Mutations in the CFTR gene result in cystic fibrosis in humans, a condition in which abnormal secretions are present in the lungs, pancreas, and sweat glands. The gene was mapped to a 500-kb region on chromosome 7 containing three candidate genes.

Using your knowledge of the disease symptoms, how would you distinguish between the candidate genes to decide which is most likely to encode the CFTR gene?

Understanding gene function is crucial for identifying the CFTR gene. Genes encode proteins that perform specific functions in the body. The CFTR gene is responsible for producing the cystic fibrosis transmembrane conductance regulator protein, which regulates chloride ions across cell membranes. Analyzing the expression patterns of the candidate genes in tissues affected by cystic fibrosis can help determine which gene is likely to be CFTR.

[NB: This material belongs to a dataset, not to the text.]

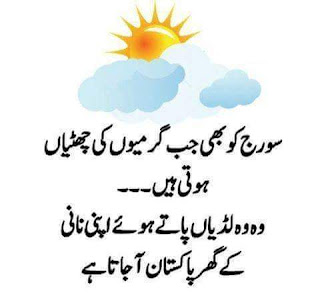 funny pics - Sun and Pakistan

Mutations in the CFTR gene lead to cystic fibrosis, so analyzing the types of mutations present in the candidate genes is essential. This includes looking for known pathogenic mutations associated with cystic fibrosis. By comparing the mutation profiles of the candidate genes with those documented in cystic fibrosis patients, one can identify which gene is most likely to be the CFTR gene.

Phenotypic correlation involves linking genetic information to observable traits or symptoms. In cystic fibrosis, symptoms such as lung infections and pancreatic insufficiency are key indicators. By examining which candidate gene's expression correlates with these symptoms in affected individuals, researchers can infer which gene is responsible for the disease, thereby narrowing down the candidates to the CFTR gene.